Program logic bugs vs input/environmental errors

[via Digitalmars-d]

On Saturday, 1 November 2014 at 15:02:53 UTC, H. S. Teoh via 
Digitalmars-d wrote:
> I never said "component" == "process". All I said was that at 
> the OS
> level, at least with current OSes, processes are the smallest 
> unit
> that is decoupled from each other. If you go below that level of
> granularity, you have the possibility of shared memory being 
> corrupted
> by one thread (or fibre, or whatever smaller than a process) 
> affecting
> the other threads. So that means they are not fully decoupled, 
> and the
> failure of one thread makes all other threads no longer 
> trustworthy.

This is a question of probability and impact. If my Python 
program fails unexpectedly, then it could in theory be a bug in a 
c-library, but it probably is not. So it is better to trap it and 
continue.

If D provides bound checks, is a solid language, has a solid 
compiler, has a solid runtime, and solid libraries… then the same 
logic applies!

If my C program traps on divison by zero, then it probably is an 
unlucky incident and not a memory corruption issue. So it is 
probably safe to continue.

If my program cannot find a file, it MIGHT be a kernel issue, but 
it probably isn't.

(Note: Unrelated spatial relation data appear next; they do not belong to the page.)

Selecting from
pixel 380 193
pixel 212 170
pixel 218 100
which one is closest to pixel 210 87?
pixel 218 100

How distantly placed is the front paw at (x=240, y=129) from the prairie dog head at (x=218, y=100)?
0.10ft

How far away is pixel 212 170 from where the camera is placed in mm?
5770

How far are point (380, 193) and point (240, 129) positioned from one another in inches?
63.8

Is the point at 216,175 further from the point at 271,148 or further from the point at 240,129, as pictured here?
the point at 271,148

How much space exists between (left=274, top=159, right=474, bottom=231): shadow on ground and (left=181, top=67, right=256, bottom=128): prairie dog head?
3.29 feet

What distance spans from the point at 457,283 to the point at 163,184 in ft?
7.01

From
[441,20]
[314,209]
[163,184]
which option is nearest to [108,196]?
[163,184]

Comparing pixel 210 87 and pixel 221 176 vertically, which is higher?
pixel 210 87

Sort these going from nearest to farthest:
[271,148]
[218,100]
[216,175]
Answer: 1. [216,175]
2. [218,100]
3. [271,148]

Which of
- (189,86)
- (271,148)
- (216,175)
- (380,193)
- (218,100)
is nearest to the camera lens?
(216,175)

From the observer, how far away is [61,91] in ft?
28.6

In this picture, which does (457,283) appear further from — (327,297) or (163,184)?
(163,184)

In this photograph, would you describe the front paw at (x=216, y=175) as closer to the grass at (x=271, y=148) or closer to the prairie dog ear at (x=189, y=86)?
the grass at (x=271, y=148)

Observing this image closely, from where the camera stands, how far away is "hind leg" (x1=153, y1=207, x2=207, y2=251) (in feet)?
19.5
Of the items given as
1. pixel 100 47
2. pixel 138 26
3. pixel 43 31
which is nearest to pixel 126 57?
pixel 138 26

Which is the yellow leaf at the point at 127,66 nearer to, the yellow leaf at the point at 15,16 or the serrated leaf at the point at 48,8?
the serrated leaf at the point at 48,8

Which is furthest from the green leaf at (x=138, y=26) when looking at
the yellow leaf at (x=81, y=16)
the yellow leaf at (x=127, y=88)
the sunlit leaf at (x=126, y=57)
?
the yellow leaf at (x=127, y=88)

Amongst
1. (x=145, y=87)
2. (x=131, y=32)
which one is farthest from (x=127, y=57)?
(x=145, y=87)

So it safe to continue.

If my critical state is recorded by a wall built on transactions 
or full blown event logging, then it is safe to continue even if 
my front might suffer from memory corruption.

You need to consider:

1. probability (what is the most likely cause of this signal?)

2. impact (do you have insurance?)

3. alternatives (are you in the middle of an air fight?)